> **WHAT IS REQUIRED**
The data below contains pictures, which are to be skipped; the lines starting at the line with "3d kitten fur" and ending at the line with "Paard stapte van" are to be output exactly, both ends included.

Short web captions
------------------------

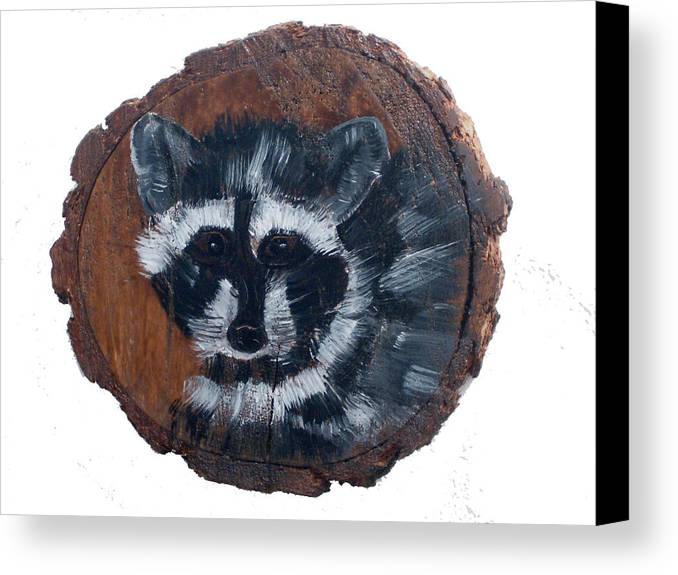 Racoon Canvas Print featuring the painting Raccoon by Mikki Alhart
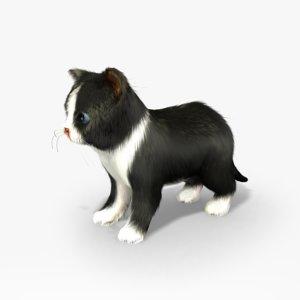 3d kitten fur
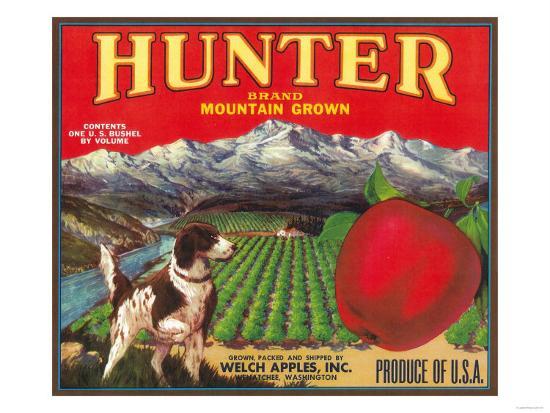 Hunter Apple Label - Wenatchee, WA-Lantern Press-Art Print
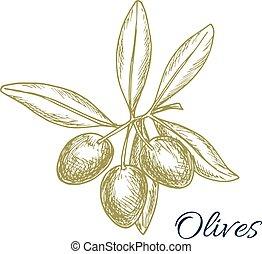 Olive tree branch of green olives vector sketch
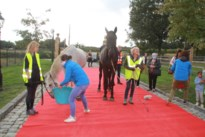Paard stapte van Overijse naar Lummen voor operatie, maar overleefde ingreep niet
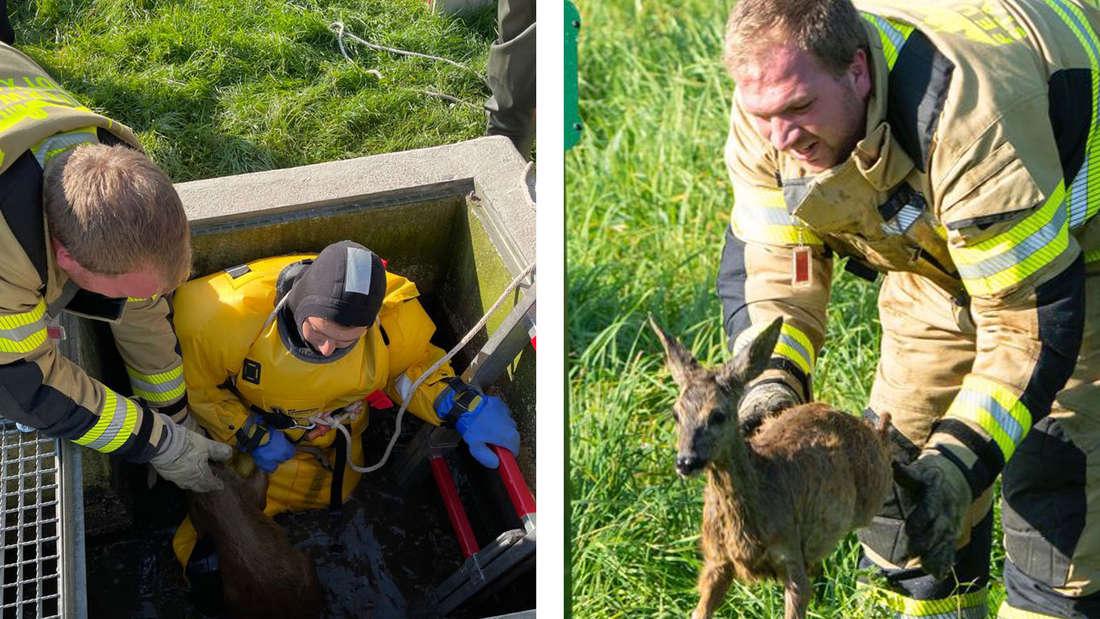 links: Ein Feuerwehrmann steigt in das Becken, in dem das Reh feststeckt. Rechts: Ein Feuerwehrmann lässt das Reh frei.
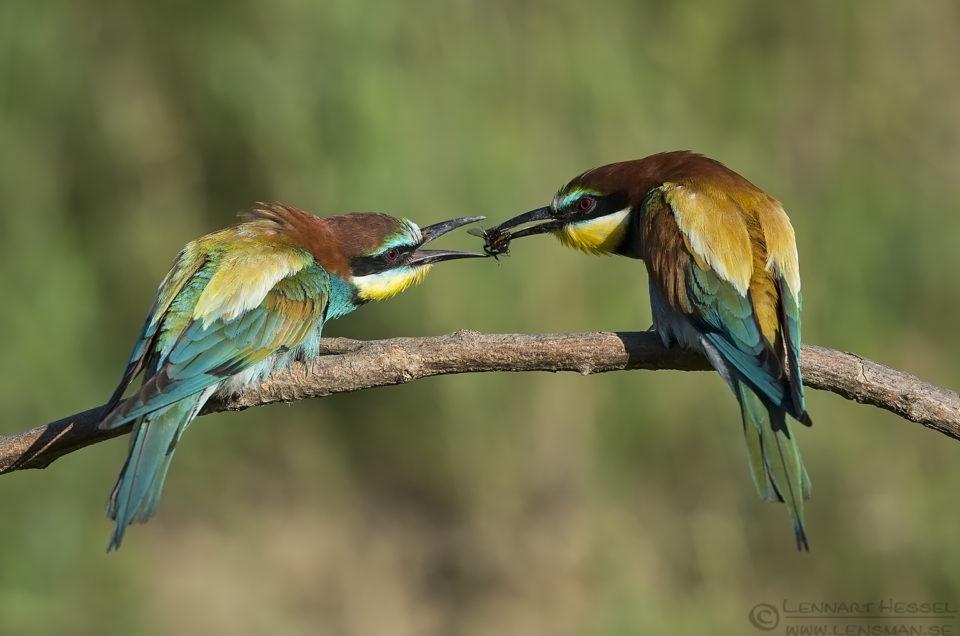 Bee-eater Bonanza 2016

------------------------

> **RESULT OF THE TASK**
 3d kitten fur
 Hunter Apple Label - Wenatchee, WA-Lantern Press-Art Print
 Olive tree branch of green olives vector sketch
Paard stapte van Overijse naar Lummen voor operatie, maar overleefde ingreep niet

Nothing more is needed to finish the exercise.